10 Ways to Drastically Improve Your Sleep
It seems we're a nation of bad sleepers.
And while our bad humour and constant yawning may seem like the worst side effect, the reality is that sleep deprivation can lead to depression, diabetes and is associated with some cancers.
For this reason, Saint John of God Hospital, one of the leading providers of mental health treatment and care services in Ireland and Europe, is has announced a free public lecture on how to get some sleep.
Geraldine Corr, Nurse Practice Development Manager at Saint John of God will host the lecture and spoke to us about the practical steps we can undertake to get some shut eye.
According to Geraldine, although we spend up to one-third of our lives sleeping, we tend to undervalue just how important sleep is to both our physical, and our mental health.

### Dataset excerpts
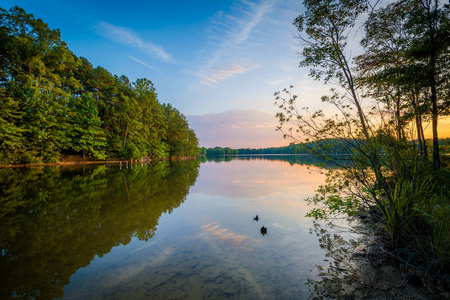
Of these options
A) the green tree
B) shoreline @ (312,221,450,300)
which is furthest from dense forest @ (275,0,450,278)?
the green tree

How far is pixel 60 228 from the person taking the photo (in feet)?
18.8

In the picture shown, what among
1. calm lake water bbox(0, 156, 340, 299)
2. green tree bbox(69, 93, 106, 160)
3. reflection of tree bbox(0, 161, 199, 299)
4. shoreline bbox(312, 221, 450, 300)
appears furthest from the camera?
green tree bbox(69, 93, 106, 160)

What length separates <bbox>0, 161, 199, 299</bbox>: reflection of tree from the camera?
341cm

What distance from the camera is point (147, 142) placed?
140 ft

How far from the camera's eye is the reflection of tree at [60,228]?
11.2 ft

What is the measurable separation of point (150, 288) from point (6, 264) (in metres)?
3.27

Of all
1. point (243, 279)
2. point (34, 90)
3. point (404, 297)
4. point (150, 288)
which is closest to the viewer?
point (404, 297)

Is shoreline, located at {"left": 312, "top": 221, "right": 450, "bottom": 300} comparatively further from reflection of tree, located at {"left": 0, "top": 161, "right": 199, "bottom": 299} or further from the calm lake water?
reflection of tree, located at {"left": 0, "top": 161, "right": 199, "bottom": 299}

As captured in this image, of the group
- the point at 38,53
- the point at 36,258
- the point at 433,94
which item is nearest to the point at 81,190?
the point at 36,258

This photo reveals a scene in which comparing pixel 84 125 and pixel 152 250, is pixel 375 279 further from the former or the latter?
pixel 84 125

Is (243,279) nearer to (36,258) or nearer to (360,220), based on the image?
(36,258)

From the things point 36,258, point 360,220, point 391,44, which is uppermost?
point 391,44

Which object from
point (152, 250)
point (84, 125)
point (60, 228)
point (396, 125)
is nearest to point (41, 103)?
point (84, 125)

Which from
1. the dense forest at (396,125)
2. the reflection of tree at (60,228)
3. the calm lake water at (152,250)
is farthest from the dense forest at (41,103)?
the dense forest at (396,125)
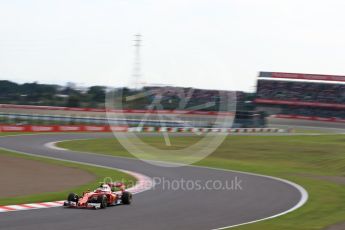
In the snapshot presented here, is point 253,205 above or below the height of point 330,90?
below

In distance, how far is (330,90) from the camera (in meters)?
94.8

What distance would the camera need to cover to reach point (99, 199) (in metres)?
14.4

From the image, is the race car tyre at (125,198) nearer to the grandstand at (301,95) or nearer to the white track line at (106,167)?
the white track line at (106,167)

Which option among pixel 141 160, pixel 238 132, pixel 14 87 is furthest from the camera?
pixel 14 87

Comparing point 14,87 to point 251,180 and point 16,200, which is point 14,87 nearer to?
point 251,180

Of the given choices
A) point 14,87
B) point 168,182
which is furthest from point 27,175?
point 14,87

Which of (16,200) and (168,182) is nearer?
(16,200)

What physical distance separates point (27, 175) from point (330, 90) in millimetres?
78776

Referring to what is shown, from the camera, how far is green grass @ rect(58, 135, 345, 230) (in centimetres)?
1461

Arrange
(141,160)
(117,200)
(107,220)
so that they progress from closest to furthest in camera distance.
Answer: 1. (107,220)
2. (117,200)
3. (141,160)

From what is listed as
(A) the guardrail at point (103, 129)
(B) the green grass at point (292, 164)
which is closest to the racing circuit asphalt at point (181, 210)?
(B) the green grass at point (292, 164)

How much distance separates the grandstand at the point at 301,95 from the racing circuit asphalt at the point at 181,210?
68817 mm

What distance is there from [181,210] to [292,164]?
1982 centimetres

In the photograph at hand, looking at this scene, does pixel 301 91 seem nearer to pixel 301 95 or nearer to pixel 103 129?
pixel 301 95
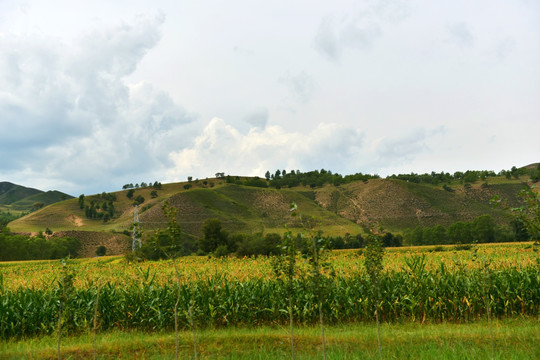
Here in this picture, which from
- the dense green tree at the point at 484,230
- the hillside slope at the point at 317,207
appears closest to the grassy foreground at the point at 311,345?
the dense green tree at the point at 484,230

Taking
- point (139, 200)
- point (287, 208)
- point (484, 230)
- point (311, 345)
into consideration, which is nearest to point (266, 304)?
point (311, 345)

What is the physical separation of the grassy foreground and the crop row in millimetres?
1282

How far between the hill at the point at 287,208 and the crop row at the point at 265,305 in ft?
306

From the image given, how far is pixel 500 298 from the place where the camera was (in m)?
13.8

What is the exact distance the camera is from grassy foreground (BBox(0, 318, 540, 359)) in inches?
360

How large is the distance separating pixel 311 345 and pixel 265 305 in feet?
12.6

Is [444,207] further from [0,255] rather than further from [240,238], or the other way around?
[0,255]

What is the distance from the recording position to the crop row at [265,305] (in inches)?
523

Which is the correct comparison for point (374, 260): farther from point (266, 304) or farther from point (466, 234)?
point (466, 234)

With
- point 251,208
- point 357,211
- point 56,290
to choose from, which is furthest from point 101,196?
point 56,290

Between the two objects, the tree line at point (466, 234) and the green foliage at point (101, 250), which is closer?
the tree line at point (466, 234)

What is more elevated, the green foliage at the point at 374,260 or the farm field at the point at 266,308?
the green foliage at the point at 374,260

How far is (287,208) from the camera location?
151m

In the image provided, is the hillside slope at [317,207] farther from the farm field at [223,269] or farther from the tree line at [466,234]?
the farm field at [223,269]
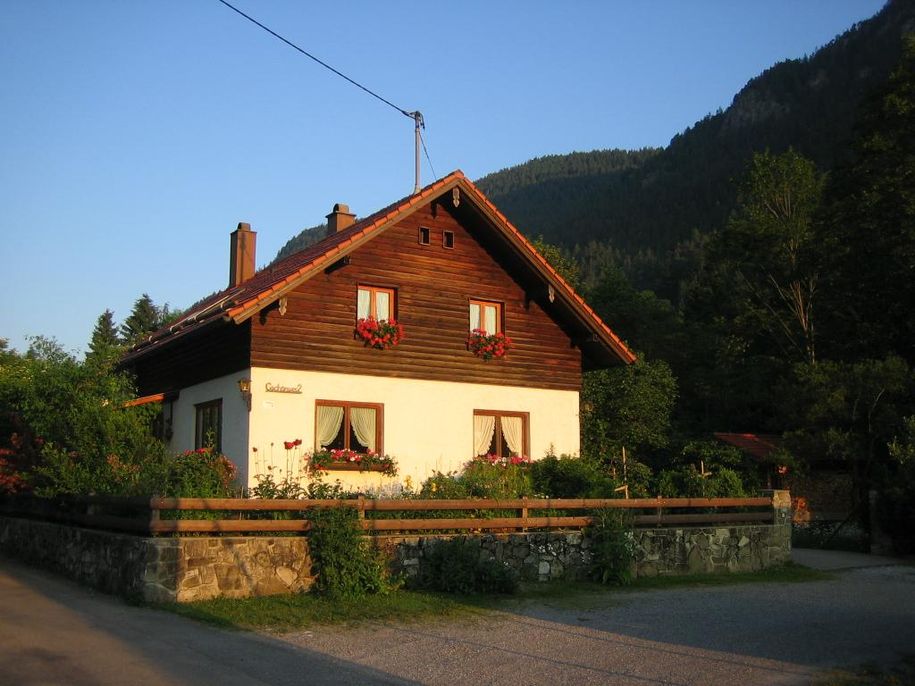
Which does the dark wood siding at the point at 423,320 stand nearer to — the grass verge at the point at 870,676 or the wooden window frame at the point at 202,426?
the wooden window frame at the point at 202,426

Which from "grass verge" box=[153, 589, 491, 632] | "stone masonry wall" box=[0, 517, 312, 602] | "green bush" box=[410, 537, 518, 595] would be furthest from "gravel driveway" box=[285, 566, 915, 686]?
"stone masonry wall" box=[0, 517, 312, 602]

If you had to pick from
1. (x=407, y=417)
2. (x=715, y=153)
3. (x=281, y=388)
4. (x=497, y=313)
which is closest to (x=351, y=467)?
(x=407, y=417)

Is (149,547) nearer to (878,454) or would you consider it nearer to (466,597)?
(466,597)

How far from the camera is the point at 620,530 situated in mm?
16359

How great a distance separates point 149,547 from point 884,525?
1815 centimetres

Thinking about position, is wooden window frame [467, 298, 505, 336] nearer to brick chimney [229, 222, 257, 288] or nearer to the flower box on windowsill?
the flower box on windowsill

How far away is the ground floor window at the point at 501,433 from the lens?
21312mm

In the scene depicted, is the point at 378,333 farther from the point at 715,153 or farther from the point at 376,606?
the point at 715,153

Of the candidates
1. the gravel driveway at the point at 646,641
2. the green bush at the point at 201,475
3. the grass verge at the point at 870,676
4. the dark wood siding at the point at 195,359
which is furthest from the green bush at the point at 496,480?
the grass verge at the point at 870,676

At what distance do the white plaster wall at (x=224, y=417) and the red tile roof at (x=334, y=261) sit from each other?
1.28m

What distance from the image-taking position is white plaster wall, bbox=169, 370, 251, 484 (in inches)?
729

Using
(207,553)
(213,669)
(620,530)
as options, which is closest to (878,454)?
(620,530)

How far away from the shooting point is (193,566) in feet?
42.1

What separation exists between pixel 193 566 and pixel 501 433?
9991 millimetres
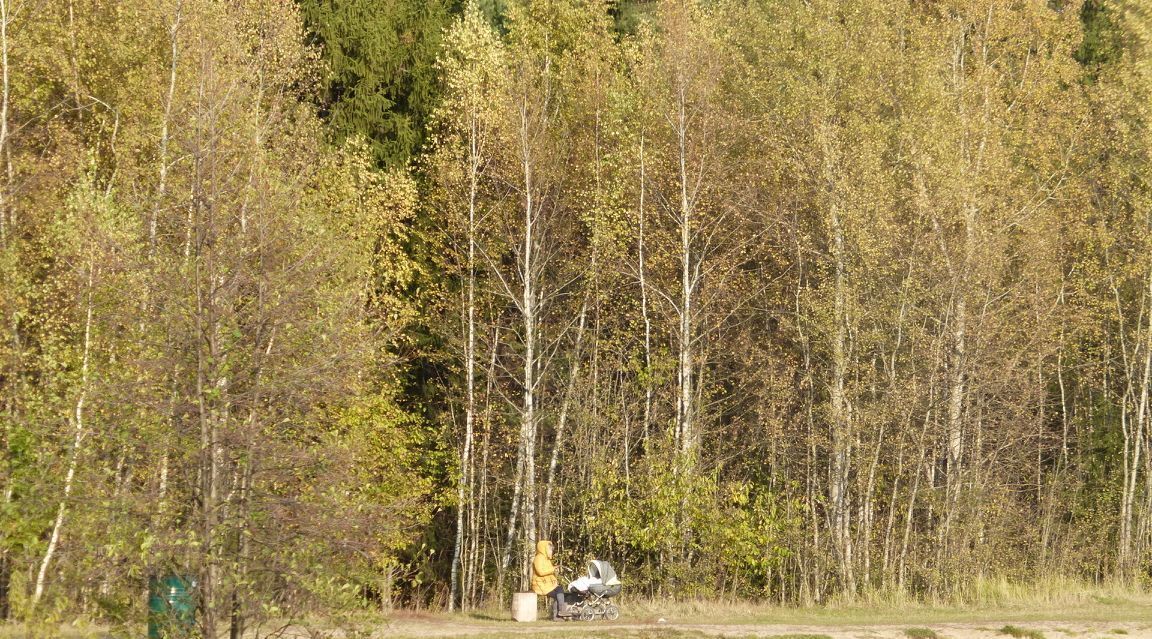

### Your tasks
1. According to the sleep article, how much of our lives do we spend sleeping?
2. Return the part of the sleep article between "Geraldine Corr, Nurse" and "some shut eye.", inclusive, copied exactly.

### Solutions for each task
1. Up to one-third of our lives.

2.
Geraldine Corr, Nurse Practice Development Manager at Saint John of God will host the lecture and spoke to us about the practical steps we can undertake to get some shut eye.